Spencer Madsen is a contemporary American poet and small press publisher. He is a Brooklyn-based contemporary writer as well as the founding editor of Sorry House, an independent publishing press in New York City. Madsen is part of a genre of independent poetry that is unique in its association with the New Sincerity movement as well as its use of social media platforms as its main source of publicity. He is described by The Fader magazine as "a writer who will, with equal enthusiasm, tweet a selfie of his butt and write the sincerest, saddest line of poetry you've ever read."

==Poetry==
The notice of Madsen's poetry began with him posting a photo someone had taken of his 2010 self-published book A Million Bears on Tumblr, which reached over 10,000 notes in the first 24-hour period. After reaching 300,000 notes The Huffington Post featured the excerpted poem online, dubbing it the "Sad Cat Poem". In an interview with Adam Humphreys at Thought Catalog, Madsen said that A Million Bears was out of print at the time of this spike in Tumblr publicity, but he later issued a second edition with a new cover.
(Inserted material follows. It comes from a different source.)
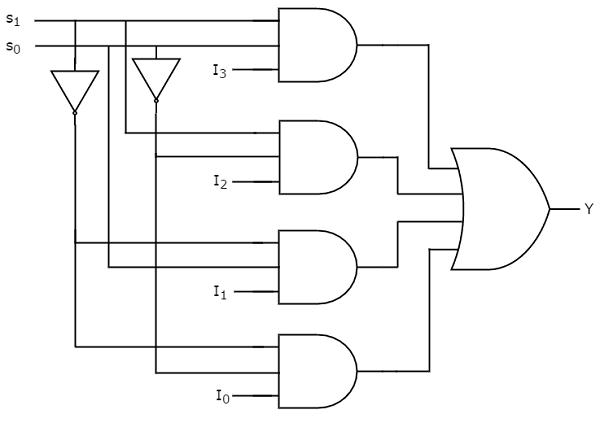 circuit diagram of 4 1 multiplexer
A second book of poetry from Spencer Madsen entitled You Can Make Anything Sad was published by Publishing Genius on April 29, 2014. It received advanced praise from Dennis Cooper. In a review at Dazed, Lauren Oyler said "There's a disconnect between the narcissism Madsen and his alt-lit contemporaries have been accused of and the truly original insights you find yourself reading." At
Vice, Madsen interviewed New York Tyrant publisher Giancarlo DiTrapano about his experience reading Madsen's book. Paper Magazine named You Can Make Anything Sad one of five "Indie Poetry Books That Even Non-Lit People Will Love."

==Publishing==
In early 2013, Madsen founded Sorry House, an independent, small press publishing company. Sorry House's debut publication was I will never be beautiful enough to make us beautiful together by Mira Gonzalez, released on January 31, 2013. In February 2013, the company published Joke Book by Victor Vazquez. Sorry House "transformed into a legitimate business" in early 2014 by becoming a limited liability company.
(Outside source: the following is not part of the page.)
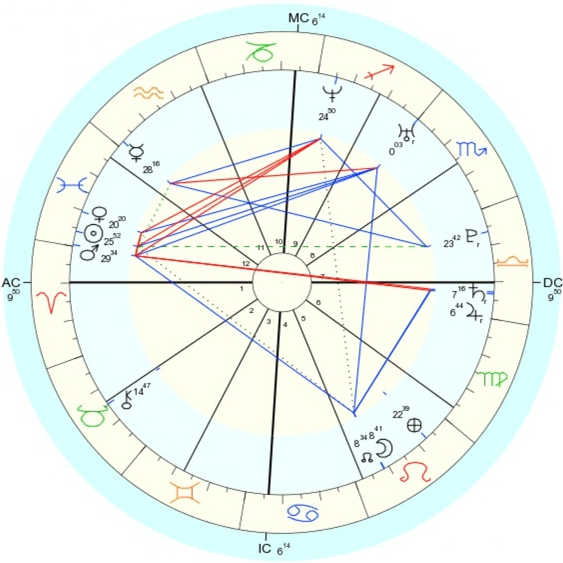 Crystalign Experience Life Astrology Crystal Chart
In an interview with Monkeybicycle, Madsen cited Dalkey Archive, Melville House Publishing, Grove Press, Muumuu House, and others as publishing influences. On March 12, 2014, Madsen published an article called "I Made the Mistake of Starting a Small Press and So Can You" that guides others to create their own small press.

==Personal life==
Spencer Madsen (along with his brother Tyler Madsen) were conceived through in vitro fertilization (IVF).